GAMA organizes two shows each year, GAMA EXPO held in different locations, scheduled to be held in Baltimore, MD from 2027-2032 – a professional trade show aimed at game industry professionals, and the Origins Game Fair in Columbus, Ohio – a 15,000+ person consumer show that is aimed at the game-playing public. In 2023, Origins Game Fair hosted 16,082 attendees and featured 330 exhibitors. Origins highest attendance was in 2019, when they had 20,642 attendees. The organization also has a presence at other conventions, partnering with companies to provide gaming events. For example, GAMA partnered with Six Sides of Gaming to provide celebrity Dungeons and Dragons events at Anime Central in 2023.

GAMA has a number of programs designed to advance hobby games as a business. GAMA provides business support programs, educational programs including monthly webinars, and industry advocacy including a Diversity, Equity, and Inclusion (DEI) initiative. The GAMA DEI Committee manages the Horizons Fellowship Program. As described on the organization's website, the program "is an eight-month accelerator for prospective and newly established tabletop game publishers and retail store owners" who are "members of historically underrepresented communities".

Each year the association recognizes excellence in the tabletop game industry with the annual Origins Awards. During the 2023 show, awards were given out in categories including Retail Game of the Year, Best Card Game, Best 2D Game Art, and three board game awards: Social Light Strategy, Strategy, and Thematic.
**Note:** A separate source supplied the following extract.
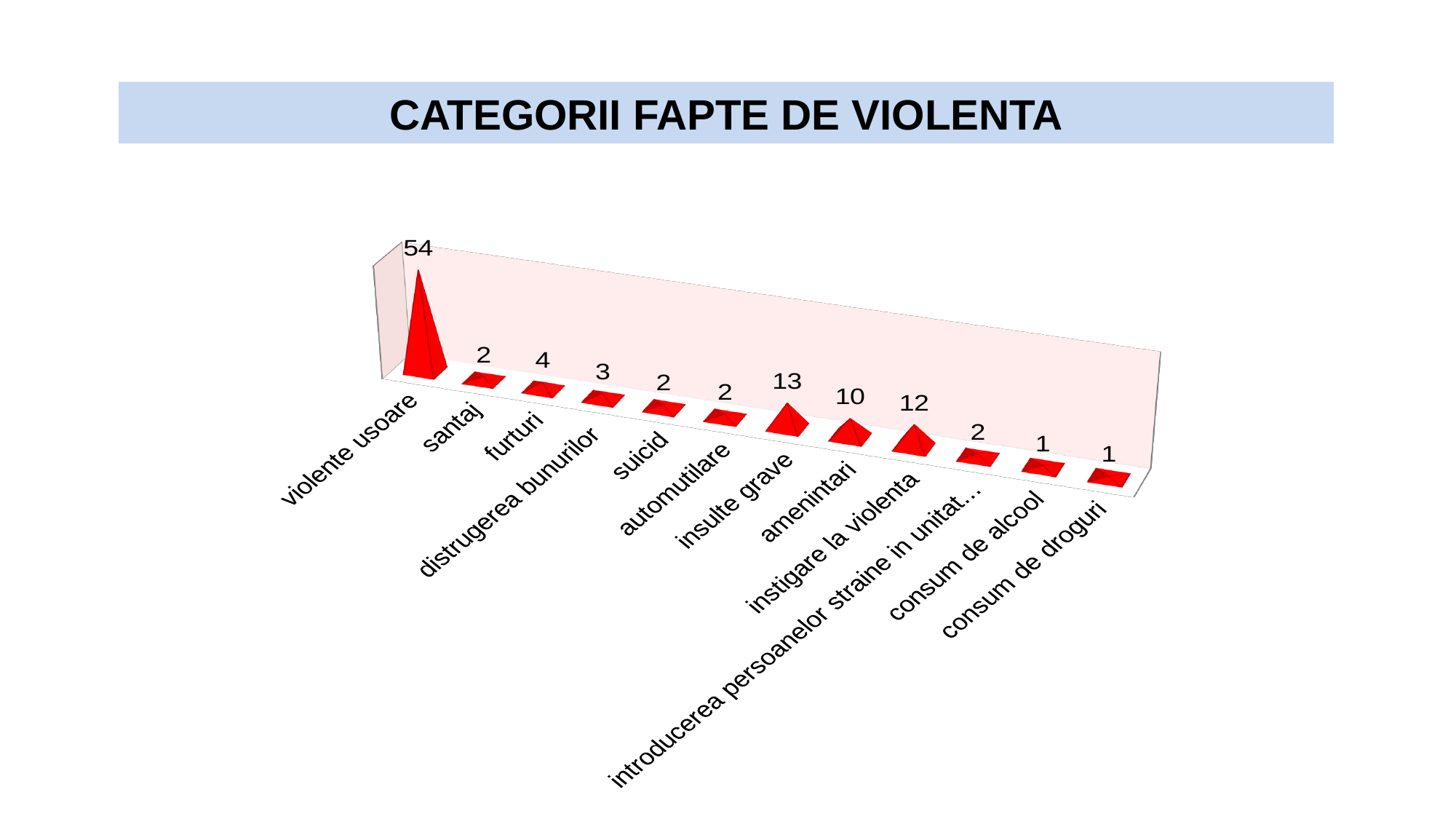
What is the value for furturi? 4 What is the value for instigare la violenta? 12 What is the value for insulte grave? 13 What is the value for violente usoare? 54 What is the title of the chart? CATEGORII FAPTE DE VIOLENTA What kind of chart is shown on the slide? bar chart Which category has the highest value? violente usoare How many categories are shown in the chart? 12 What is the difference between the values for instigare la violenta and amenintari? 2 Which is larger, the value for insulte grave or the value for amenintari? insulte grave What is the value for amenintari? 10 What is the difference between the values for violente usoare and insulte grave? 41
GAMA also produces several publications. Around the Table "is a quarterly publication organized by the Game Manufacturers Association to foster and support [the tabletop game] industry. Each issue [features] articles by thought leaders across the industry sharing their insights and experiences, previews of upcoming games, as well as practical tips and advice on how to create, promote and sell games." They also produce an annual Winter Wishlist guide for retailers highlighting new and evergreen product suggestions for retailers.